Pent-up demand that propped up sales in the wake of the pandemic has been sated, and shoppers are now balking at 10% interest rates on car loans and average prices around $48,000. Sales likely slipped to a seasonally adjusted annual rate of about 15.4 million vehicles in the final month of 2023, down from about 15.5 million in the prior two quarters, according to estimates compiled by Bloomberg.
“We’ve seen a big reduction in median- and lower-income households” buying new cars, which now “almost exclusively go to the top 20% of income households,” Jonathan Smoke, chief economist for researcher Cox Automotive, said in an interview.
While 2023 was a marked improvement over an inventory-constrained 2022, the challenges seen at the end of the year are expected to persist. Cox Automotive predicts US auto sales will be up less than 2% in 2024. That means the figure is unlikely to top 17 million anytime soon, as they did for five consecutive years prior to the pandemic.

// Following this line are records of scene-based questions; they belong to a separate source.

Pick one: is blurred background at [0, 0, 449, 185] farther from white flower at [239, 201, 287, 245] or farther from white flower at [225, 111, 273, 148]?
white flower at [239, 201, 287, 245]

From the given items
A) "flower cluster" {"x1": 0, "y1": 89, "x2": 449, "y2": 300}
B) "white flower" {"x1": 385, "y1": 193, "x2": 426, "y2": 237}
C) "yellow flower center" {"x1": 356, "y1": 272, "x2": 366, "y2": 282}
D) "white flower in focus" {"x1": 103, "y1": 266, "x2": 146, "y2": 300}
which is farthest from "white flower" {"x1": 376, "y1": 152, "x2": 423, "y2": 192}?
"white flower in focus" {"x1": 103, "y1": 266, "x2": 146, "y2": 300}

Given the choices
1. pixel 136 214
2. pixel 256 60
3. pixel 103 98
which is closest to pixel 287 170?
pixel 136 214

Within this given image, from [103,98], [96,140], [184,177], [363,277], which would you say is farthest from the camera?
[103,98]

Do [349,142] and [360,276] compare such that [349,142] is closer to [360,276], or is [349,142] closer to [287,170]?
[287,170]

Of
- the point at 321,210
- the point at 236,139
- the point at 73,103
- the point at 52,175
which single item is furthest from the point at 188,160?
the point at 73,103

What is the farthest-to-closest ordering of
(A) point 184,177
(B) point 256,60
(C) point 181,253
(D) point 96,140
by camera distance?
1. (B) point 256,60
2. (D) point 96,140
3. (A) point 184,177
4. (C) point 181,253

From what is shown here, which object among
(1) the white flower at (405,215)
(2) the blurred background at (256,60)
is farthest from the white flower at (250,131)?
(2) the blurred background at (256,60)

“The new norm for the industry because of reduced affordability is closer to 16 million,” Smoke said. “We’ve lost about 10% of the buying pool.”

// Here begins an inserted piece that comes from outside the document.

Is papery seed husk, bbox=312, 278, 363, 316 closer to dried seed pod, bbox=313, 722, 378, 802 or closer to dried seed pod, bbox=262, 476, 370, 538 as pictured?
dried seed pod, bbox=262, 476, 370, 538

Automakers aren’t motivated to cut prices because they’re making more money selling fewer cars. Consumer spending on new vehicles reached a record $578 billion in 2023, its third consecutive year exceeding a half-trillion dollars, according to researcher J.D. Power. Consumers’ average monthly car payment in December was estimated to be $739, up $9 from a year earlier, J.D. Power said.
“Unless the industry finds a way to get back to more-affordable price points, we will see products that cater to higher income, higher credit-quality consumers,” Smoke said. “And that ultimately limits sales volumes.”